- QUÉ SE PIDE -
Vuelca en una tabla Markdown con las columnas N.º y Línea las líneas comprendidas entre la que contiene "How much separation" y el final de los ítems, ambos extremos incluidos. Omite las líneas en blanco.

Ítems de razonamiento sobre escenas
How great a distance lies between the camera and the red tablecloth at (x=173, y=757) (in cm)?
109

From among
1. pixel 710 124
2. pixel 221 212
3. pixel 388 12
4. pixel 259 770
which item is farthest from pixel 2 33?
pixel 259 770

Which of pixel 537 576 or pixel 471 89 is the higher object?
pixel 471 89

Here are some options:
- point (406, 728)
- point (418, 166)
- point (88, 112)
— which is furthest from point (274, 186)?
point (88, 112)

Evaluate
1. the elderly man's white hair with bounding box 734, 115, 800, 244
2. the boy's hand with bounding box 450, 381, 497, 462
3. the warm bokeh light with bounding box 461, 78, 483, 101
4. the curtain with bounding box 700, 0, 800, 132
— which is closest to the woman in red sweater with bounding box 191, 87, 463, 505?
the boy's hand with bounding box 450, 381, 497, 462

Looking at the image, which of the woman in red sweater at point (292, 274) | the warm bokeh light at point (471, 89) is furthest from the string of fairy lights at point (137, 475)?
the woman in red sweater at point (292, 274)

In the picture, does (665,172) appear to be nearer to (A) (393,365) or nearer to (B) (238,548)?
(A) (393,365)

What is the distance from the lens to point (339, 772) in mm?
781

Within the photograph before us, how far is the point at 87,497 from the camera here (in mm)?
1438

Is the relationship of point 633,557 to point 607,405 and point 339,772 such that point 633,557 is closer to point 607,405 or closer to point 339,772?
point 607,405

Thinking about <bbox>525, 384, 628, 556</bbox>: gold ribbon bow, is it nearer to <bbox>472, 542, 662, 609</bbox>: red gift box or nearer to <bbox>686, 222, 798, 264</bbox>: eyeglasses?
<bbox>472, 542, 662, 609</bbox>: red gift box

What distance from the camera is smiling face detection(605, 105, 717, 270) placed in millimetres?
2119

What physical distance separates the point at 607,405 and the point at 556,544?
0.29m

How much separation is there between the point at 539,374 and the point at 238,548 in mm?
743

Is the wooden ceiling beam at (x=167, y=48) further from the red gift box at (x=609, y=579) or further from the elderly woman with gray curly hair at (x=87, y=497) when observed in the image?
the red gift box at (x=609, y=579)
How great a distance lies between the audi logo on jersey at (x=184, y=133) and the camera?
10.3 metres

- RESULTADO CORRECTO -
| N.º | Línea |
|---|---|
| 1 | How much separation is there between the point at 539,374 and the point at 238,548 in mm? |
| 2 | 743 |
| 3 | Is the wooden ceiling beam at (x=167, y=48) further from the red gift box at (x=609, y=579) or further from the elderly woman with gray curly hair at (x=87, y=497) when observed in the image? |
| 4 | the red gift box at (x=609, y=579) |
| 5 | How great a distance lies between the audi logo on jersey at (x=184, y=133) and the camera? |
| 6 | 10.3 metres |